#### Job
Repeat the records below exactly as they appear.

#### Exercise material
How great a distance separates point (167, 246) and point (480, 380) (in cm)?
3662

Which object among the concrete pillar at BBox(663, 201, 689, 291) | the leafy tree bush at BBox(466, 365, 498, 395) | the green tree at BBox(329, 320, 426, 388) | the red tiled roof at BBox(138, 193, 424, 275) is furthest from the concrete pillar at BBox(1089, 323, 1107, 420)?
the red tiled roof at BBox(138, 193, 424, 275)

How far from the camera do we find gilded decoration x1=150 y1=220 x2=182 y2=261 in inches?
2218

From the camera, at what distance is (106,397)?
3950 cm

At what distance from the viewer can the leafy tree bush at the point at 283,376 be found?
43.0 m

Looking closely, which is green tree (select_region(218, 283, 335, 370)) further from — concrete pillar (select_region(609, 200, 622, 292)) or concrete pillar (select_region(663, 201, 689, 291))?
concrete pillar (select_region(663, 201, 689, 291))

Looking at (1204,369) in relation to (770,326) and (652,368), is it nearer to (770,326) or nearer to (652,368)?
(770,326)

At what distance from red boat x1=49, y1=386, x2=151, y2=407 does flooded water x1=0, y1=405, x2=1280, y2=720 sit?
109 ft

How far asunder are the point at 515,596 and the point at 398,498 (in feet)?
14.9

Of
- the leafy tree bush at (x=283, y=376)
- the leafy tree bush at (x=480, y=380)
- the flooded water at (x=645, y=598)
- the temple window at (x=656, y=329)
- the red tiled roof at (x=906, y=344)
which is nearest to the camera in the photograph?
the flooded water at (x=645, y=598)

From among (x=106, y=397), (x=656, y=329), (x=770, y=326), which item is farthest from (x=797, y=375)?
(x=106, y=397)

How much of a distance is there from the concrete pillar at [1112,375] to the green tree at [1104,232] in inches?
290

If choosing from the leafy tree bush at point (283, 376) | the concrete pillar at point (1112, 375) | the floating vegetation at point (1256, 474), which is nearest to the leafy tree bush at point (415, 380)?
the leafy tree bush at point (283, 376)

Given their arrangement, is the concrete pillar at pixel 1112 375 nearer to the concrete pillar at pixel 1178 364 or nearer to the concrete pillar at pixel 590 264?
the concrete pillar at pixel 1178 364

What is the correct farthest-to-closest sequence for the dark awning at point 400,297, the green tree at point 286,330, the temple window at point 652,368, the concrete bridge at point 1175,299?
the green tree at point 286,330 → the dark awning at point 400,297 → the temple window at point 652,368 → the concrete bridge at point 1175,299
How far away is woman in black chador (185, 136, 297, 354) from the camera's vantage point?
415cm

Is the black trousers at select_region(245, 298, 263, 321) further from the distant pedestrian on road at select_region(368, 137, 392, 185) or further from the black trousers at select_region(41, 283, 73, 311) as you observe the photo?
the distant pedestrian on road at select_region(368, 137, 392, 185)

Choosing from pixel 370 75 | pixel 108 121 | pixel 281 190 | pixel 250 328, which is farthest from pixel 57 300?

#### Solution to this problem
How great a distance separates point (167, 246) and point (480, 380) (in cm)?
3662

Which object among the concrete pillar at BBox(663, 201, 689, 291) | the leafy tree bush at BBox(466, 365, 498, 395) | the green tree at BBox(329, 320, 426, 388) | the red tiled roof at BBox(138, 193, 424, 275) is furthest from the concrete pillar at BBox(1089, 323, 1107, 420)?
the red tiled roof at BBox(138, 193, 424, 275)

How far from the camera do we find gilded decoration x1=150 y1=220 x2=182 y2=261 in inches?
2218

From the camera, at what distance is (106,397)?
3950 cm

At what distance from the viewer can the leafy tree bush at the point at 283,376 be found?
43.0 m

Looking closely, which is green tree (select_region(218, 283, 335, 370)) further from — concrete pillar (select_region(609, 200, 622, 292)) or concrete pillar (select_region(663, 201, 689, 291))?
concrete pillar (select_region(663, 201, 689, 291))

Looking at (1204,369) in relation to (770,326) and (652,368), is it nearer to (770,326) or nearer to (652,368)?
(770,326)

At what distance from red boat x1=49, y1=386, x2=151, y2=407 does flooded water x1=0, y1=405, x2=1280, y2=720 sit?
109 ft

How far asunder are the point at 515,596 and the point at 398,498 (in feet)?
14.9

Of
- the leafy tree bush at (x=283, y=376)
- the leafy tree bush at (x=480, y=380)
- the flooded water at (x=645, y=598)
- the temple window at (x=656, y=329)
- the red tiled roof at (x=906, y=344)
which is nearest to the camera in the photograph?
the flooded water at (x=645, y=598)

From among (x=106, y=397), (x=656, y=329), (x=770, y=326), which item is farthest from (x=797, y=375)?
(x=106, y=397)

How much of a distance is there from the concrete pillar at [1112,375] to the green tree at [1104,232] in inches?
290

If choosing from the leafy tree bush at point (283, 376) | the concrete pillar at point (1112, 375) | the floating vegetation at point (1256, 474), which is nearest to the leafy tree bush at point (415, 380)?
the leafy tree bush at point (283, 376)

Given their arrangement, is the concrete pillar at pixel 1112 375 nearer to the concrete pillar at pixel 1178 364 or nearer to the concrete pillar at pixel 590 264?
the concrete pillar at pixel 1178 364

What is the correct farthest-to-closest sequence for the dark awning at point 400,297, the green tree at point 286,330, the temple window at point 652,368, the concrete bridge at point 1175,299?
the green tree at point 286,330 → the dark awning at point 400,297 → the temple window at point 652,368 → the concrete bridge at point 1175,299
How far away is woman in black chador (185, 136, 297, 354) from the camera's vantage point?
415cm

Is the black trousers at select_region(245, 298, 263, 321) further from the distant pedestrian on road at select_region(368, 137, 392, 185) or further from the black trousers at select_region(41, 283, 73, 311) as you observe the photo?
the distant pedestrian on road at select_region(368, 137, 392, 185)

Choosing from pixel 370 75 | pixel 108 121 | pixel 281 190 | pixel 250 328, which is farthest from pixel 57 300?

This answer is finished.